Blog: Murky matters involving conflicts of interest

Indigophoton

Senior Member (Voting Rights)
Considers COI as they relate to peer review,
I’ve noticed that junior scientists tend to be really picky about conflicts of interest, whereas senior scientists don’t tend to be sticklers.

I don’t think this is necessarily nefarious. I think senior scientists have come to terms with having some kind of history with a lot of people in their field. For example, let’s say I’m looking for reviewers of a manuscript. A doctoral candidate or a postdoc might express concern that they coauthored a paper with one of the middle authors of the manuscript a few years back. A more senior researcher probably wouldn’t even blink at that relationship as a potential conflict of interest. It’s a small world.

That said, some people (independent of career stage) are less inclined to volunteer conflicts of interest when reviewing the work of their peers. There clearly are some people out there who have few qualms about reviewing work of people who they have close relationships with, and also recommending friends to review their own work. Other people take the guidelines for conflict of interest a lot more seriously. Sometimes, the person in charge of a review process (for a manuscript or a grant or an award or whatever) won’t be positioned to know whether these conflicts exist and sometimes it’s hard to tell.

https://smallpondscience.com/2018/05/14/murky-matters-involving-conflicts-of-interest/amp
 
I know so little of this area but maybe a solution would be to have Statisticians as first line reviewers to review the technical aspects of a paper then the follow up (peer)reviewer would be required to bear in mind that first review of the strengths weaknesses and possible flaws of the methods employed.
 
I know so little of this area but maybe a solution would be to have Statisticians as first line reviewers to review the technical aspects of a paper then the follow up (peer)reviewer would be required to bear in mind that first review of the strengths weaknesses and possible flaws of the methods employed.
I'd say yes, if stats were the pivotal issue that distinguished poor from good research. But I think it almost never is.

Recently, I've been reviewing research on depression, and have come across truckloads of weak studies. But not one was weak because of the stats. They were all weak for other reasons - because the researchers asked the wrong question, designed the study badly, ignored confounding variables or alternative interpretations, or emphasised those findings that fit their preconceptions, while playing down those that didn't.

One had a ridiculously small sample size, so that's something a statistician would pick up (but the idea behind the study was ridiculously stupid so the sample size issue was kind of a moot point!).

Its pretty hard to spot a lot of these issues unless you're familiar with the pitfalls in that particular subject area. For example, I doubt that statisticians reading the PACE trial would notice the problem with the reliance on self-report measures - that would take someone who knew about the psychological research specifically, and the issues surrounding reliability of self-report measures. And that is the biggest flaw in the whole trial, imo.

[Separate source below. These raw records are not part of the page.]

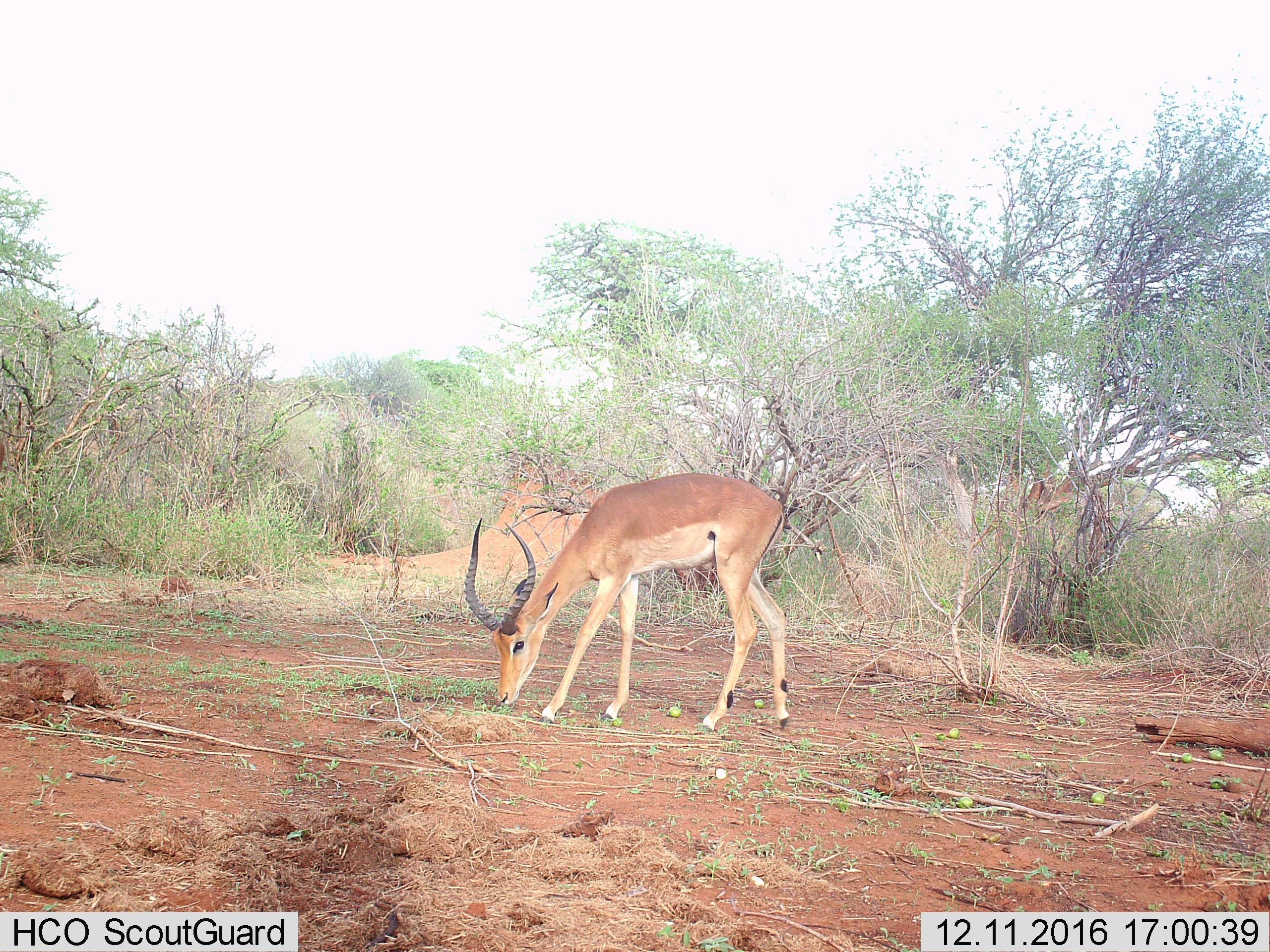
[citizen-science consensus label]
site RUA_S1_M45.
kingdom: Animalia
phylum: Chordata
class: Mammalia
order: Artiodactyla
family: Bovidae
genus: Aepyceros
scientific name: Aepyceros melampus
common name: impala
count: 1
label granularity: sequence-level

Of course, just being a specialist in the area doesn't mean you're any good at these things either. All I'm saying is that statisticians aren't the answer.
 
Yes, I see your point. So the problem needs a fix from a number of fronts then?
Yes, I think the solution is probably not at the peer review/publication end of things (in any case, that wouldn't work retrospectively). I think it has to come from increasing readers' general scepticism and awareness of potential biases.

And teaching anyone who reads or in any way uses other people's findings never to take the researchers' conclusions at face value. Always look at what was actually done and found.
 
So we're back to wouldn't it be great if critical thinking was taught in grade school.

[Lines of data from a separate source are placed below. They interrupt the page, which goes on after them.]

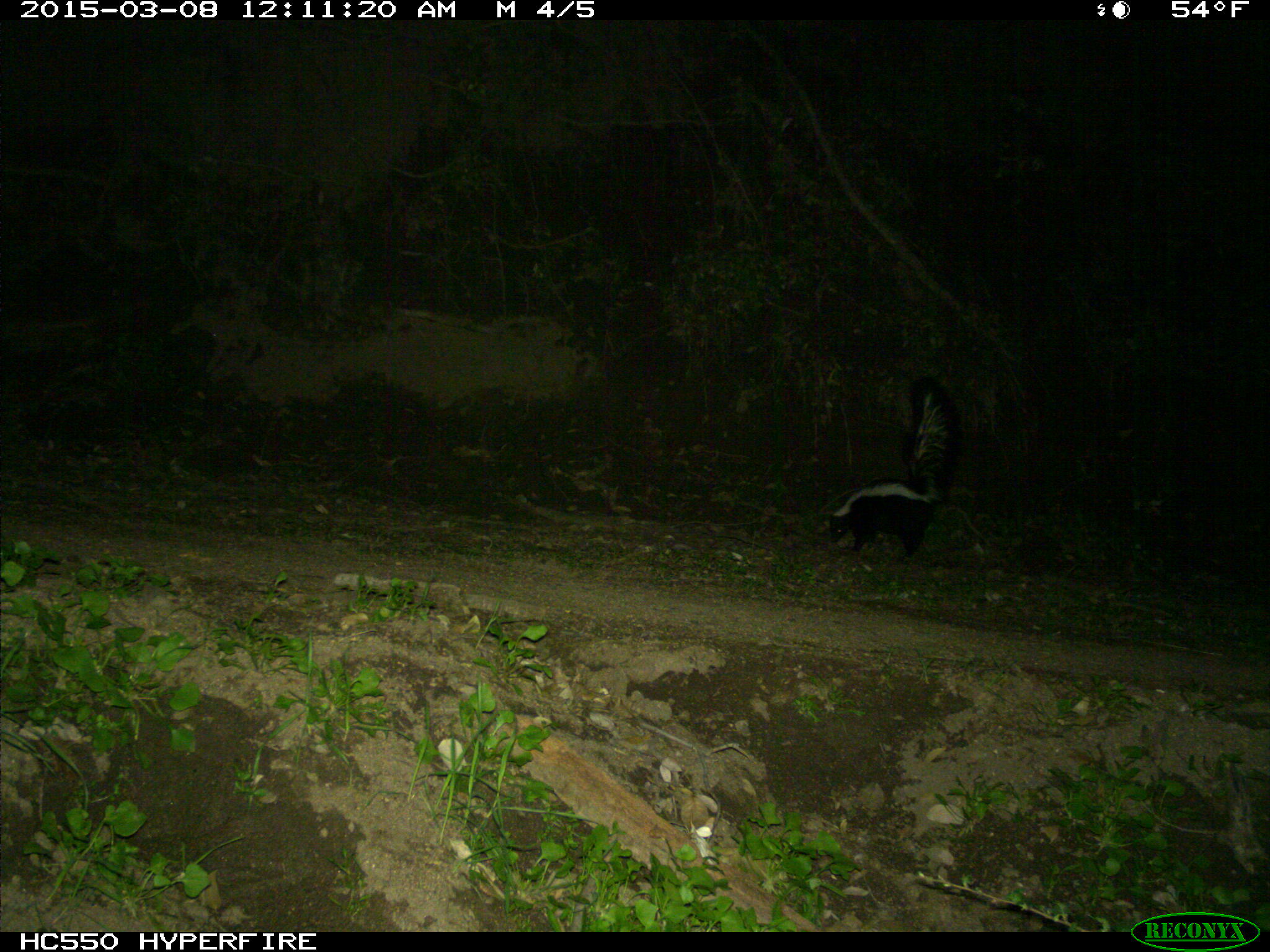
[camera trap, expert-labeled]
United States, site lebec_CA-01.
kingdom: Animalia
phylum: Chordata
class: Mammalia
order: Carnivora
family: Mephitidae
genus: Mephitis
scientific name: Mephitis mephitis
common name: striped skunk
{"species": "Mephitis mephitis (striped skunk)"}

Some people manage to come by it naturally they are sceptics. Others need to have their optimism and enthusiasm tempered maybe.
 
Is that information available separately to what was said to have been done and found?
Valid point.

But then, if I were going to bother to lie, I wouldn't be producing shit articles like those ones. My articles would all have large Ns, low dropout rates and the results would look amazing, with all hypotheses confirmed at .001. The fact that so many studies are shit tells us that people, on the whole, are not faking their experiments. I suspect for every study that contains outright deception there are probably 1000 with no lies but that are just plain shit.
 
I am not suggesting that it necessarily involves deliberate fraud. I just believe that people often did not do what they thought they did or what they intended to do. That's what it is to be human.
 
I am not suggesting that it necessarily involves deliberate fraud. I just believe that people often did not do what they thought they did or what they intended to do. That's what it is to be human.
Yea, researchers do push the boundaries of what's acceptable. Like not reporting studies or manipulations that didn't turn out as hoped. That's not actually lying, but its still being economical with the truth.
 
I think it's not always consciously done.

Somebody might take certain actions thinking they understand the underlying mechanisms and therefore thenend result is x.

But actually, their understanding is insufficient and not all the mechanisms they thought were implicated are and there may be other factors they didn't allow for, or were unaware of. Their end result might be a more complex equation involving x.

I saw this kind of thing quite often in my career. I'd get a call from someone who took certain actions to resolve an issue, but didn't really understand the technical implications. 75% of the time the might get away with it, but in those other situations....it would hit the fan.